Shea stood up straight trying to put all the confidence she didn't feel into her gaze. There was always a chance she was wrong.
"The frostling left me alone when Eamon waved his torch at it." She nodded to the torch in his hand.
"If I lose any more men to this frostling, I'll have you both strung up," Cale warned.
"Understood," Eamon said.
"What did it look like?" Buck asked Shea as the others moved through the camp spreading the word that a fire needed to be kept lit.
"A shadow." Shea's eyes were haunted as they stared out into the silver night.
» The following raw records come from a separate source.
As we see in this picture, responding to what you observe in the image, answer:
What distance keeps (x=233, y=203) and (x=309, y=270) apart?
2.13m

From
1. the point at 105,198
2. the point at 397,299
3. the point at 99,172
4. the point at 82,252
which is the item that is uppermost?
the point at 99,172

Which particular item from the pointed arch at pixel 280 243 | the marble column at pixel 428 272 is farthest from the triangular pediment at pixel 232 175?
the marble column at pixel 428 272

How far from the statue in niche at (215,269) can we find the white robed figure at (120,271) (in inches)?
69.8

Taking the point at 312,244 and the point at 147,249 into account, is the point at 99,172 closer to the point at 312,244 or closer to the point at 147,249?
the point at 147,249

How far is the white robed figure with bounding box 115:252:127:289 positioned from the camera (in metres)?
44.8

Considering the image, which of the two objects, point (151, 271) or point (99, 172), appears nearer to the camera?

The rest of the night passed in a tense fashion as they waited for the comfort of day. Shea didn't sleep. Every time she nodded off she startled back awake at every brush of chill breeze. The others did the same and moods were dark and tempers frayed by the time they set out the next morning.
They traveled much faster not beset by the same setbacks as the previous day. No doubt thoughts of frostlings and the close call the men experienced had something to do with that.
The rest of the trip passed uneventfully and two days later they were winding their way through the last hills before the encampment. It had been moved since the first time Shea had seen it, and this time it crouched in a clearing, trees dwarfing it on one side and a high cliff on another.
"I will be so happy when we can dump these whiners," Buck muttered beside her.
She grunted in agreement. Cale had been a snarling terror to work with the past few days.
They split from the caravan as soon as they passed the first string of guards and rode to the Dawn's Riders' corrals and dismounted. Once finished caring for her mount, Shea picked up her pack and followed the other three into the tent city.
After finding their temporary quarters, Eamon headed out to give his report to the task commander. Shea followed since she had to return the map to the cartographers so they could incorporate her observations into the next generation of maps. It also prevented the maps from falling into the wrong hands.
Eamon stopped in front of a blue and beige patterned tent and took a breath before stepping inside. Shea didn't envy him the report he had to give and continued on to the next tent. It had a banner planted in front picturing twin mountains with a horizontal wavy line under them that depicted water. She brushed aside the flap and stepped inside, blinking at the sudden dimness. Her eyes adjusted quickly, and she headed to a long table where several men were hard at work.